Downstairs, in the basement, eight decades of ghostly perspiration welcomed you to the locker room and weight room. It was hard to tell where one left off and the other began. Almost all of the equipment looked like something a dad would grudgingly buy for his son, expecting him to give up on this whole weightlifting kick any minute now.
This was fine with me. I had belonged to modern, snazzy health clubs in the past, where bodybuilders curling 100 pound dumbbells released in me unending waves of inadequacy. My workouts were mostly an excuse to use the swimming pool, sauna, steam and whirlpool. On this front, the “Y” had us covered, in a minimal, sort-of, not-really kind of way.
The “wet” area of the basement ran parallel the pool, sharing a wall and a pair of doors. The pool seemed wedged into its space, lending it a close, claustrophobic, urban feel. You might just as easily be in Chicago or New York. The pool’s deck was narrow, and while the water was usually cool by health club standards, it was always sparkling clean.
In the shower area, a professionally crafted sign enjoined, “If You Wouldn’t Do It At Home, Don’t Do It Here.” I was never party or witness to the sort of Libertinism the Village People led us to expect from a YMCA — not even spitting or nose-honking, for that matter — so presumably the warning was doing its job.
The sauna and steam rooms were white tile spaces with glass doors, heated by steam-powered radiators. Some days they were hot and/or or steamy, and some days they weren’t. If they weren’t, you might as well go home, because they wouldn’t be heating up anytime soon.
Probably the most hilarious provision in the wet zone was the whirlpool, or whirlpools, really. In an effort to provide hot, swirly water for its patrons, the Y had installed two crayon-blue, homestyle bathtubs. They may have been official Jacuzzis, but somehow that seems out of keeping with the institutional principles involved.
Against the far end of the wet zone were consumer-grade washers and dryers, cranking out an endless supply of threadbare, miscellaneous towels of the sort that traditionally emerged from boxes of Breeze detergent.

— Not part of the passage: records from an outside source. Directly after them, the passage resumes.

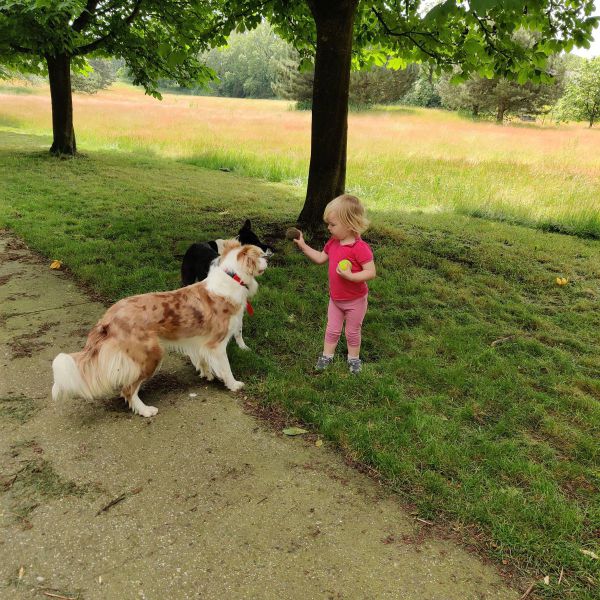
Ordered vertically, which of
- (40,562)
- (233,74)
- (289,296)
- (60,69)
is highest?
(233,74)

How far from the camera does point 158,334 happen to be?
3.72m

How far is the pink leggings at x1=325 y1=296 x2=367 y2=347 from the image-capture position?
4.27 m

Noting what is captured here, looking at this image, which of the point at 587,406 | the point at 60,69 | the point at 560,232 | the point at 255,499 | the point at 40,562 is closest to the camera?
the point at 40,562

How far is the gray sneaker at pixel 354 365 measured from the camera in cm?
435

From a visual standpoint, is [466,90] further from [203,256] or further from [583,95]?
[203,256]

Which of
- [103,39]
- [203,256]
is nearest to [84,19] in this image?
[103,39]

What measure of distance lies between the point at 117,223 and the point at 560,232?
29.7 ft

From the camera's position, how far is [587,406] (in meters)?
3.96

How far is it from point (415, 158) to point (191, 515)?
1626 centimetres

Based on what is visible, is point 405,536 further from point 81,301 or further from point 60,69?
point 60,69

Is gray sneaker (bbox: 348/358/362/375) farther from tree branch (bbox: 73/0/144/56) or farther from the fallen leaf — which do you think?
tree branch (bbox: 73/0/144/56)

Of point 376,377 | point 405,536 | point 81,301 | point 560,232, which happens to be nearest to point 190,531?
point 405,536

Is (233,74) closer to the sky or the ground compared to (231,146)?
closer to the sky

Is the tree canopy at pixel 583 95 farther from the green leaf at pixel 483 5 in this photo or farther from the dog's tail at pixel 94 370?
the dog's tail at pixel 94 370
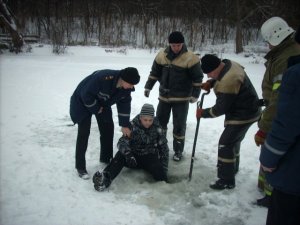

Making it all work was a compact, muscular old hand who also served as masseur. Always pleasant and engaging, he nevertheless realized his responsibility to bring neophytes up to speed in the workings of the operation. After my first visit, as I was getting dressed, he asked me a question:
“That massage all right for you?”
I answered, “Yeah, great, thanks very much!”
He continued, “Yeah cause I noticed you didn’t leave no tip.”
He told me he usually got five bucks. I gave him ten. A massage therapist would have charged at least forty for the same level of service, and I desired to foster no ill-will between myself and the man who was quite clearly in charge.
As delightful as it was in its way, it was pretty obvious that the Y was in its waning years and probably had been since the 70s, when cheap paneling was nailed up over peeling plaster, and fire retardant paint was slathered over everything.
In 1998, the Central Huntsville YMCA finally breathed its last. Buck Watson and WJGM, LLC. spent roughly $2 million and took a little more than a year to transform the facility into an office building that opulently reclaims its 1912 glory.
Before and after photos of the transformation may be found here and here. Downtown Huntsville is now being served by the “Downtown Express” YMCA, welcoming women as well as men, kids and even the occasional duck. It is in every way a superior venue to the one I enjoyed those years ago. Still though, every now and then, I will feel a pinprick of nostalgia brought on by the smell of towels fresh out of the dryer, a cloud of steam or chlorine not quite winning its battle against mildew.